In der letzten Bundesversammlung mit 1260 Mitgliedern hatte die Union mit 539 Stimmen die beste Ausgangslage, konnte aber keine Mehrheit für einen eigenen Kandidaten organisieren. Die damaligen Vorsitzenden von CDU und CSU, Angela Merkel und Horst Seehofer, einigten sich deshalb mit SPD-Chef Sigmar Gabriel auf dessen Vorschlag, den damaligen Außenminister Steinmeier ins höchste Staatsamt zu wählen.

Steinmeier findet als Bundespräsident durchaus deutliche Worte

Wie es der Tradition entspricht, mischte sich der heute 65-jährige Steinmeier als Bundespräsident nur selten in die Tagespolitik ein. Ab und an tat er es aber doch, etwa als er nach der Bundestagswahl 2017 die Parteien an ihre Verantwortung zur Regierungsbildung erinnerte und die SPD zu Koalitionsgesprächen mit der Union aufforderte. Ein anderes Mal kritisierte Steinmeier in der Migrationsfrage 2018 die "Unnachsichtigkeit" und "maßlose Härte", mit der CDU und CSU in der Migrationsfrage stritten, "als gäbe es kein Morgen mehr".
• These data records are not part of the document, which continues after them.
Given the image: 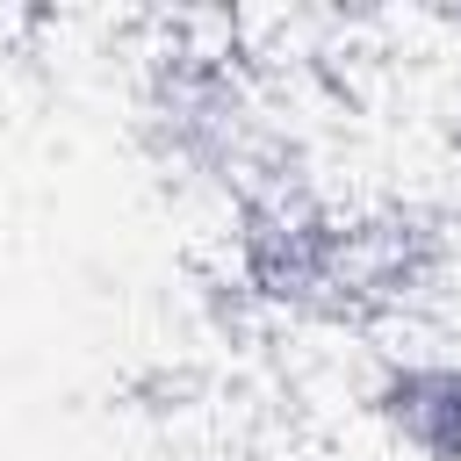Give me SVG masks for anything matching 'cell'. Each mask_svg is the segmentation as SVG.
Segmentation results:
<instances>
[{
	"mask_svg": "<svg viewBox=\"0 0 461 461\" xmlns=\"http://www.w3.org/2000/svg\"><path fill=\"white\" fill-rule=\"evenodd\" d=\"M382 418L396 425L403 447L425 461H461V367L454 360H403L375 389Z\"/></svg>",
	"mask_w": 461,
	"mask_h": 461,
	"instance_id": "1",
	"label": "cell"
}]
</instances>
Auch in der Corona-Krise wurde Steinmeier deutlich. Erst im April rügte er die politisch Verantwortlichen, sprach von einer "Krise des Vertrauens" und forderte angesichts von Querelen zwischen Bund und Ländern sowie den Ministerpräsidenten untereinander Zusammenarbeit zur Bewältigung der Pandemie. Die Erwartung der Bürger an die Regierenden sei klar: "Rauft euch zusammen."

Vor seiner Zeit als Bundespräsident war der SPD-Politiker von 1999 bis 2005 Chef des Bundeskanzleramts unter Gerhard Schröder. Programmatisch hatte er in dieser Zeit großen Anteil an der Entwicklung der Agenda 2010. In der großen Koalition unter Angela Merkel wurde er dann 2005 bis 2009 und von 2013 bis 2017 in der Bevölkerung beliebter Außenminister.

2009 führte Steinmeier die SPD als Kanzlerkandidat in die Bundestagswahl, scheiterte aber und wurde anschließend als Fraktionsvorsitzender der SPD Oppositionsführer im Parlament.